SHORT PROBLEM. Write out every record in full, exactly as written, please.

Spatial reasoning question data:
* BEGIN *

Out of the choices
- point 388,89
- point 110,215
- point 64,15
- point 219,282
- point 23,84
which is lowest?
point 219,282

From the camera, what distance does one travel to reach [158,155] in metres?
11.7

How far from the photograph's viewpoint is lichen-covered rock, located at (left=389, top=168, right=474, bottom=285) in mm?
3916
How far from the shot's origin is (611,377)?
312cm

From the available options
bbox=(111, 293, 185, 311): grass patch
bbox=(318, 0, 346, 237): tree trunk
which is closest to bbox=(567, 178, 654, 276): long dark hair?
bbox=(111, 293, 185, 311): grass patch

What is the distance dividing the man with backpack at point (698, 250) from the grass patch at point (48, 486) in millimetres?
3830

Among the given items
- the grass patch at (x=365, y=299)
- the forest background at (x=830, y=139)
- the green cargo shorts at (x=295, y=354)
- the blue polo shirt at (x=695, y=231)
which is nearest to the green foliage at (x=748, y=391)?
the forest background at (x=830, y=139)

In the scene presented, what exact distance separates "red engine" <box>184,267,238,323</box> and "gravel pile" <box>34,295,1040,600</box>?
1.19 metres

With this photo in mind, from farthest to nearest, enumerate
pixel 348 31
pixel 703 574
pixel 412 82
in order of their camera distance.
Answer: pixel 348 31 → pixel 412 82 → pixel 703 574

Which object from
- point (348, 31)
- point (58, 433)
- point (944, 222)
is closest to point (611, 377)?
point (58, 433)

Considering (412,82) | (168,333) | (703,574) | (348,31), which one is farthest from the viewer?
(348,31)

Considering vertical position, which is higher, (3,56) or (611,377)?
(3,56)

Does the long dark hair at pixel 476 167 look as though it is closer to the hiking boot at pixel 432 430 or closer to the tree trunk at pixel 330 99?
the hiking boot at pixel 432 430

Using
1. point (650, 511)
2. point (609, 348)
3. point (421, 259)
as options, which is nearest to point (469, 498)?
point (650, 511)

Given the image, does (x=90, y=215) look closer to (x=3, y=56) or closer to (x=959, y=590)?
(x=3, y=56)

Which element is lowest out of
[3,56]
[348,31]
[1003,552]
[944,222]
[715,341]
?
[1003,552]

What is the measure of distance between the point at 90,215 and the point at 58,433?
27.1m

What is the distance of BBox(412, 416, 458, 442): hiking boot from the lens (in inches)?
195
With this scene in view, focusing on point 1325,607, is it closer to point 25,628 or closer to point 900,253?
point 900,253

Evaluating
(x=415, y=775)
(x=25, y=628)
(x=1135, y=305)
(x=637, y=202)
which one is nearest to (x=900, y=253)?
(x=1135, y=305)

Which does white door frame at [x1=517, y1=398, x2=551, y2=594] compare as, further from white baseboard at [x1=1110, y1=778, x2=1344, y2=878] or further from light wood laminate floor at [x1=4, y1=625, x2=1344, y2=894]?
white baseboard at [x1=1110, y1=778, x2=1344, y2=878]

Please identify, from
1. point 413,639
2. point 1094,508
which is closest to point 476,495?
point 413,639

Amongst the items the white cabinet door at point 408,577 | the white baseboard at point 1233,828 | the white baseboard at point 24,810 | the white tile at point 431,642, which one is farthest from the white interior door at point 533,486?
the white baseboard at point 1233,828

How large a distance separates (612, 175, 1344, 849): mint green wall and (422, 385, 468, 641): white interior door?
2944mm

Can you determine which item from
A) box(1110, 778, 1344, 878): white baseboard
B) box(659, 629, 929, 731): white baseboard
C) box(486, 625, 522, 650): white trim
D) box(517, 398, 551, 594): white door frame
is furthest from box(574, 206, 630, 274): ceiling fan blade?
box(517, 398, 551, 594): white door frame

* END *

SOLUTION FOR THIS TASK.
Out of the choices
- point 388,89
- point 110,215
- point 64,15
- point 219,282
- point 23,84
which is lowest?
point 219,282

From the camera, what distance does one travel to reach [158,155] in metres?
11.7

How far from the photograph's viewpoint is lichen-covered rock, located at (left=389, top=168, right=474, bottom=285) in mm?
3916
How far from the shot's origin is (611,377)?
312cm

From the available options
bbox=(111, 293, 185, 311): grass patch
bbox=(318, 0, 346, 237): tree trunk
which is closest to bbox=(567, 178, 654, 276): long dark hair?
bbox=(111, 293, 185, 311): grass patch

What is the distance dividing the man with backpack at point (698, 250) from the grass patch at point (48, 486) in millimetres?
3830

Among the given items
- the grass patch at (x=365, y=299)
- the forest background at (x=830, y=139)
- the green cargo shorts at (x=295, y=354)
- the blue polo shirt at (x=695, y=231)
which is nearest to the green foliage at (x=748, y=391)?
the forest background at (x=830, y=139)

In the scene presented, what exact distance separates "red engine" <box>184,267,238,323</box> and "gravel pile" <box>34,295,1040,600</box>?
1.19 metres

With this photo in mind, from farthest to nearest, enumerate
pixel 348 31
pixel 703 574
pixel 412 82
in order of their camera distance.
Answer: pixel 348 31 → pixel 412 82 → pixel 703 574

Which object from
- point (348, 31)
- point (58, 433)
- point (944, 222)
is closest to point (611, 377)?
point (58, 433)

Considering (412,82) | (168,333) | (703,574) | (348,31), which one is farthest from the viewer?
(348,31)

Considering vertical position, which is higher, (3,56) or (611,377)?
(3,56)

Does the long dark hair at pixel 476 167 look as though it is closer to the hiking boot at pixel 432 430 or closer to the tree trunk at pixel 330 99?
the hiking boot at pixel 432 430

Using
1. point (650, 511)
2. point (609, 348)
3. point (421, 259)
as options, which is nearest to point (469, 498)?
point (650, 511)

Given the image, does (x=90, y=215) look closer to (x=3, y=56) or closer to (x=959, y=590)?
(x=3, y=56)

Which element is lowest out of
[3,56]
[348,31]
[1003,552]
[944,222]
[715,341]
?
[1003,552]

What is the measure of distance between the point at 90,215 and the point at 58,433?
27.1m

What is the distance of BBox(412, 416, 458, 442): hiking boot from the lens (in inches)?
195
With this scene in view, focusing on point 1325,607, is it closer to point 25,628 or closer to point 900,253?
point 900,253

Evaluating
(x=415, y=775)
(x=25, y=628)
(x=1135, y=305)
(x=637, y=202)
which one is nearest to (x=900, y=253)?
(x=1135, y=305)

Which does white door frame at [x1=517, y1=398, x2=551, y2=594] compare as, further from white baseboard at [x1=1110, y1=778, x2=1344, y2=878] or further from light wood laminate floor at [x1=4, y1=625, x2=1344, y2=894]?
white baseboard at [x1=1110, y1=778, x2=1344, y2=878]

Please identify, from
1. point 413,639
2. point 1094,508
which is closest to point 476,495?
point 413,639

Amongst the items the white cabinet door at point 408,577 | the white baseboard at point 1233,828 | the white baseboard at point 24,810 | the white tile at point 431,642, which one is farthest from the white interior door at point 533,486?
the white baseboard at point 1233,828

How large a distance separates (612, 175, 1344, 849): mint green wall and (422, 385, 468, 641): white interior door?
2944mm

Can you determine which item from
A) box(1110, 778, 1344, 878): white baseboard
B) box(659, 629, 929, 731): white baseboard
C) box(486, 625, 522, 650): white trim
D) box(517, 398, 551, 594): white door frame
is furthest from box(574, 206, 630, 274): ceiling fan blade?
box(517, 398, 551, 594): white door frame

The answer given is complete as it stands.